Önümüzdeki günler veya haftalarda, durumun ne olduğunu hep birlikte göreceğiz.
Öyle sanıyorum ki;
Başbakan Tayyip Erdoğan, bu gezi esnasında, gerek Mısır’da, gerek Tunus ve Libya’da, “irili-ufaklı bütün partilerin liderleri”yle görüşerek, hem onların nabzını tuttu, hem de onlara “ağabey nasihatı” verdi... Dilerim, verdiği “taktik”lere uyarlar da, ayaklarına gelen fırsatı geri tepmezler.
DİNÎ LİDERLERLE GÖRÜŞME
Erdoğan, sadece “siyasî lider”lerle değil, “dinî cemaat liderleri”yle de görüştü...
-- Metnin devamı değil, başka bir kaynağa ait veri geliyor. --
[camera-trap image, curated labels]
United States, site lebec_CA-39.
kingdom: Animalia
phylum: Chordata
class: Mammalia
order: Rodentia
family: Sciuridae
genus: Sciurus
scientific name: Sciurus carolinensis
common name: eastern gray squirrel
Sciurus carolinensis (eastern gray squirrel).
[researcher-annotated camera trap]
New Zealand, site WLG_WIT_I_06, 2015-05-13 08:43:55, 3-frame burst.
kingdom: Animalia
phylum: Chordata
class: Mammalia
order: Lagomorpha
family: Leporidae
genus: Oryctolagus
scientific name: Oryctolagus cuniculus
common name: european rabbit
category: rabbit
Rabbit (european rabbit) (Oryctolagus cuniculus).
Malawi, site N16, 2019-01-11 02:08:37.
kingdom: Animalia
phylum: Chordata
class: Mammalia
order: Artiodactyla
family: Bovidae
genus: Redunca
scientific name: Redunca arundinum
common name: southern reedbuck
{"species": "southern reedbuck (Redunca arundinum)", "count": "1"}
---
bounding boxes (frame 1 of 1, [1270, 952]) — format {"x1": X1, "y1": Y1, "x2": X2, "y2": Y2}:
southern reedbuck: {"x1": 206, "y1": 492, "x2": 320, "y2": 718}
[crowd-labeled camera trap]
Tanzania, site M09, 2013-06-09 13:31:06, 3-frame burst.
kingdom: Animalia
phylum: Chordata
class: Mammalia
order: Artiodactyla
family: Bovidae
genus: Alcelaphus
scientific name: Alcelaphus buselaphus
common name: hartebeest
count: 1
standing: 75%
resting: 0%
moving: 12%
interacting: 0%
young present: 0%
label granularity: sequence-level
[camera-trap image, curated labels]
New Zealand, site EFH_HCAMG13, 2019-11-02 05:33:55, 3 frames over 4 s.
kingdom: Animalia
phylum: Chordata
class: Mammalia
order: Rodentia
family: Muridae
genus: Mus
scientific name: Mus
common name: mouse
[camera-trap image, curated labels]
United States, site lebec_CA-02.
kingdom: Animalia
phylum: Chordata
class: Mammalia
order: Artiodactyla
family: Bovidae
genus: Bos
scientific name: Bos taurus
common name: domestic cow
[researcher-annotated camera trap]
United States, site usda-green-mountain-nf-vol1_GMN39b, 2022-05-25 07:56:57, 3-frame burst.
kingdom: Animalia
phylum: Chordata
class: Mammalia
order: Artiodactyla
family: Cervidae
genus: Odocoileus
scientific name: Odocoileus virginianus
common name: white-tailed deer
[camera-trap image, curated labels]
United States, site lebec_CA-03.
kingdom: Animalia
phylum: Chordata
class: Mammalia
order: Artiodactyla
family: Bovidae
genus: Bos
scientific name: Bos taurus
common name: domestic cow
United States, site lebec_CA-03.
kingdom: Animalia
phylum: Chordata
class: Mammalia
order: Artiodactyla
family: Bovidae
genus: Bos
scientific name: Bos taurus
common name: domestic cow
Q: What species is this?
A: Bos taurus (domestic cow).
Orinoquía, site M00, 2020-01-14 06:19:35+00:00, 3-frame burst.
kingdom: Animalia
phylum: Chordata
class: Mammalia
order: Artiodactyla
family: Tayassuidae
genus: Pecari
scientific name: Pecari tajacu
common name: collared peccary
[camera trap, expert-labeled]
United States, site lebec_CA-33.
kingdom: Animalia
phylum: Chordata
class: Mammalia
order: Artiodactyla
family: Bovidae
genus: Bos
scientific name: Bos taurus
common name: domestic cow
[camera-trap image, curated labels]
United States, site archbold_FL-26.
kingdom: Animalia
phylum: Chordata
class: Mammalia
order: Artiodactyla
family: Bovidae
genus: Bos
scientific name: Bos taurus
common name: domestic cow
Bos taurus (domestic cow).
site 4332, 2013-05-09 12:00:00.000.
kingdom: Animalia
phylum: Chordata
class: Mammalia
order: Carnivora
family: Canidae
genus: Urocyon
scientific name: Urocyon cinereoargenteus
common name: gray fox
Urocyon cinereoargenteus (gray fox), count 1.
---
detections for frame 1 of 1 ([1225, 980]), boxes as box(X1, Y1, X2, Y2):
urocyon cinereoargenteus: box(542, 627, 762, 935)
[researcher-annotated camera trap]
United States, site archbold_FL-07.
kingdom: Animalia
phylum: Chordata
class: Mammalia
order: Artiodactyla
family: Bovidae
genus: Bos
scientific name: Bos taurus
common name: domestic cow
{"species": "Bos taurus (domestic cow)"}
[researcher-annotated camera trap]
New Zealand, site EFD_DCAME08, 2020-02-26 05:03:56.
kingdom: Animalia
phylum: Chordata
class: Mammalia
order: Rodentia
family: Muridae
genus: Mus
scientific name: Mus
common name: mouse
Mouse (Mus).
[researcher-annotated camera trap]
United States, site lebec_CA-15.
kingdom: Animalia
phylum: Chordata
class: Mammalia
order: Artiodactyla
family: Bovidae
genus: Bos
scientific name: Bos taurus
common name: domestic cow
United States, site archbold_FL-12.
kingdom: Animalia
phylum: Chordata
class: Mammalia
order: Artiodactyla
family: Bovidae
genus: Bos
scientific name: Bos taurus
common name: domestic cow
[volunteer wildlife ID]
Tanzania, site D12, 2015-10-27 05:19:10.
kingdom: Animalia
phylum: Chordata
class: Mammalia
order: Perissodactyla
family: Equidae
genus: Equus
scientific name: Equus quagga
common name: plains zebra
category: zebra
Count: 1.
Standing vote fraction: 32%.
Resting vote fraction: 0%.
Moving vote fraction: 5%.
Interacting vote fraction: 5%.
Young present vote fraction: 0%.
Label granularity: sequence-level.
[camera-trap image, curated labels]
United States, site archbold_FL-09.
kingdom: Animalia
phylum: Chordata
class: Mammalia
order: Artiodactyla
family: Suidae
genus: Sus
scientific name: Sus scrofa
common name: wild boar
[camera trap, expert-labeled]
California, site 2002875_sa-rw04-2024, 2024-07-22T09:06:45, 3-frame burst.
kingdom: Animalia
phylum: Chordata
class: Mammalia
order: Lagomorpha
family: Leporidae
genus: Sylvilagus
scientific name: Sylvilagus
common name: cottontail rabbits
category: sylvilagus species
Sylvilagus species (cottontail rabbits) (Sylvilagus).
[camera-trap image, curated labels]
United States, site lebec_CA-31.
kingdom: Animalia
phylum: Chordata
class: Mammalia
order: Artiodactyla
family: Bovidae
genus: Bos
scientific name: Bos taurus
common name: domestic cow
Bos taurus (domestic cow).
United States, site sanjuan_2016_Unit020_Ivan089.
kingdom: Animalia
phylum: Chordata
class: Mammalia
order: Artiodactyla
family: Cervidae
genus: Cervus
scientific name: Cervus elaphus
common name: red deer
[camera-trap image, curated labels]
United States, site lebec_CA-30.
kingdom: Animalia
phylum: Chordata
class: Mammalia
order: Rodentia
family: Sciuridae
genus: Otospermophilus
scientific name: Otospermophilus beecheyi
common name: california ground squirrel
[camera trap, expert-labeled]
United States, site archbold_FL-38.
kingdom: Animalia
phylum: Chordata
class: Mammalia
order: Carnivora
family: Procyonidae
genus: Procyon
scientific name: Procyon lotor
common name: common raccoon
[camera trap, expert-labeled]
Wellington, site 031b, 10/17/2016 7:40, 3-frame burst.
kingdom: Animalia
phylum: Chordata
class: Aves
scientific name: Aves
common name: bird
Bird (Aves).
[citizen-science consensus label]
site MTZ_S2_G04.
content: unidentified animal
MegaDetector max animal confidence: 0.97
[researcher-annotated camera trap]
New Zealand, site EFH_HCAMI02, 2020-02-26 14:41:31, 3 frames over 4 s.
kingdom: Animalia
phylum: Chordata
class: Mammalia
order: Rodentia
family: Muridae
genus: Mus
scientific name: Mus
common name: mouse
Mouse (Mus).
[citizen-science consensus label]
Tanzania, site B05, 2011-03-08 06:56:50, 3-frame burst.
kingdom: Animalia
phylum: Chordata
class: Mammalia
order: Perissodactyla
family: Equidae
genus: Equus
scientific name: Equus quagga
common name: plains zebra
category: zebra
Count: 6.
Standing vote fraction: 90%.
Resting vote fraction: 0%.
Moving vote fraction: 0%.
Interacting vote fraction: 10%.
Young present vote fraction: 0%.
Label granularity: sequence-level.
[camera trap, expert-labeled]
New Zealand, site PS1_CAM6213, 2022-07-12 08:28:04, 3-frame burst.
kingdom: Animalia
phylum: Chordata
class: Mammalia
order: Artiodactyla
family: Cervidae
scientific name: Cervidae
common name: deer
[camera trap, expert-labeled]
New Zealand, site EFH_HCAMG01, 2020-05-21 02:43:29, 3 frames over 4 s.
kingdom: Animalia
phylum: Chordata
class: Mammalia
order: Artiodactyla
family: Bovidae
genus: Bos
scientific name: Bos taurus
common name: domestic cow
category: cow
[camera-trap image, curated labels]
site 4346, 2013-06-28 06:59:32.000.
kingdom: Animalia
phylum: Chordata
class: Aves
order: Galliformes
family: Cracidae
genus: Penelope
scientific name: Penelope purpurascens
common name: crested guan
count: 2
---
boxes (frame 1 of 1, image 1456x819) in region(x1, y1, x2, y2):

“Kıptî”lerin dini liderinin Erdoğan’a hitaben söylediği şu söz, hayli ilginç;
“İsrail’e karşı sergilediğiniz tavırlardan dolayı sizi yürekten kutluyorum.”
Bir ilginçlik daha:
El Ezher Şeyhi, Erdoğan’ı “kabul” etti... Dikkat edin; Erdoğan’la “görüştü” değil, “kabul etti!”
Çünkü efendim;
El Ezher Şeyhi’nin, “devlet protokolü”ndeki sırası, “Devlet Başkanı” ve “Başbakan” arasında bir yerde... Bir anlamda, bizdeki “Meclis Başkanı” gibi bir şey...
Yunanistan’da da, Başpiskopos’un protokoldeki yeri, “4. sıra” imiş, iyi mi?..
Biz ise, hâlâ Diyanet İşleri Başkanı’nın yerini tartışıyoruz... “9. sıra” mı olsun, “daha geride” bir yer mi?..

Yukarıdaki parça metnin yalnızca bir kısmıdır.